02 爆弾発言は心臓に悪い
「お久しぶりです。ファーガス皇帝陛下」
「やっと来たなルル。儂がどれだけ待ち焦がれていたかわかるか」
「陛下には、そんなことを考えるお暇もございませんでしょうに」
「相変わらず手厳しいなルルは」
ウォークガン帝国の大広間。
ルル様とそこから何段か上がった壇上の豪勢な椅子に着座しているファーガス皇帝陛下とのやりとりに、私は目を丸くしていた。
昔ウォークガン帝国で何かがあったことは聞いたけど、そのせいなのか、ふたりの間に何とも言えない空気が漂っていたからだ。
親しみを込めてルル様に話しかけるファーガス皇帝。それにたいしてルル様は普段ならあり得ないほど刺々しい。いつだって誰にでもお優しいルル様がどうして?
ファーガス皇帝、まさか神罰をくだされても改心しなかった阿呆なのか。
そんな失礼なことを考えていると、ファーガス皇帝と目が合ってしまった。
「そちらの聖女は何も聞いていないようだな。儂はルルの元カレだ」
「ルル様の元カレ!?」
元カレって、元彼氏の略だよね。皇帝が元カレ? ルル様の? 嘘でしょう? あまりのことに私は叫びだしそうになる。
「嘘ですから」
私のとなりで、ルル様がさらっと否定した。
そうか、嘘なのか。って、私が動揺することもないんだけど。本当に驚いてしまった。
「照れなくても良いではないか」
「お戯れはほどほどになさってください」
元カレではないんだろうけど、二人の間には何かがあったんだろう。
ファーガス皇帝は三十歳前後だ。体格が良く威厳があるのに、ルル様にたいしては目を細めていて、そこには底知れないほどの優しさを感じる。
「こちらは見習い聖女のローザです。わたくしと一緒に帝都内を回らせていただきます」
ファーガス皇帝が爆弾発言をしたため、私は間違って聖女と呼ばれたのに、訂正すらできなかった。
「よろしくお願いいたします」
「ルルの弟子なら腕もたつのであろう。頼もしいことだ」
私なんてルル様の足元にも及ばないから、あまり期待されると困る。それにしても、ファーガス皇帝のルル様への信頼は凄い。
いいことなんだろうけど……この人西側を掌握している皇帝だよね。
今まで、これほどルル様に傾倒している王族なんて見たことがないから、ある意味怖さを感じる。
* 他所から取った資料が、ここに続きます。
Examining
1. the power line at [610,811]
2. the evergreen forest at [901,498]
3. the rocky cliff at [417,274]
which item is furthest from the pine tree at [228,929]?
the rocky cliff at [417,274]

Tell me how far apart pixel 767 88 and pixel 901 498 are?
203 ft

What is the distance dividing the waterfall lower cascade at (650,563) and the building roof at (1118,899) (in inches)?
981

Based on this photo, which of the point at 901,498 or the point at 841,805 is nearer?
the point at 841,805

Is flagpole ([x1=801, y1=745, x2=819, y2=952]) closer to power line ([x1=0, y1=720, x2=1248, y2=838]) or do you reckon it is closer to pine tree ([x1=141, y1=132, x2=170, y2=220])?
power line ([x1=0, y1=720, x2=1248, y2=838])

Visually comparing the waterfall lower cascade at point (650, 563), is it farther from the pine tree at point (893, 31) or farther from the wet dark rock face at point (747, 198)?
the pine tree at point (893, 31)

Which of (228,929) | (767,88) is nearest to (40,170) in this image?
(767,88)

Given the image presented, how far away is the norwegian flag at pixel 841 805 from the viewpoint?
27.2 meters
「今回ルルが帝国まで足を運んでくれたということは、色よい返事をもらえると思っていいのだろうな。教皇に催促したかいがあったというものだ」
「わたくしのことで、教皇様に連絡をなさるのはおやめください」
「やつとは旧知の仲だ。構わないだろう」
「ファーガス皇帝陛下とご一緒で、教皇様もお忙しいのです。こんなことでお手を煩わせたくはございません」
「だったら、ルルが一言『はい』と言えば良いことだ。いい加減嫁に来い」
「はあ!?」
あ、やばい。声に出てしまった。
「申し訳ございませんが、そのことは二人きりの時にお願いします」
「二人きりか、いい響きだ。それでは、そこの見習い聖女、部屋へ案内させるからそこで待っておれ」
ファーガス皇帝はルル様を置いて、私だけ退出しろと言っている。
どうしたらいいのかわからず私がオロオロしだすとルル様が私の左手の上に自分の右手を置いた。
冷静になれと言うことだろう。
「その件は、後ほどきちんとお話させていただきますので、本日はご容赦ください」
「うむ――焦らされるのは嫌いではない。二人きりになれるのを心待ちにしておるからな」
「それでは御前失礼いたします」
そう言ったルル様と一緒に私は大広間をあとにした。
あまりのことで、私の手と足は同時に出てしまっているけど、今日はルル様ですら突っ込む余裕はなかったようだ。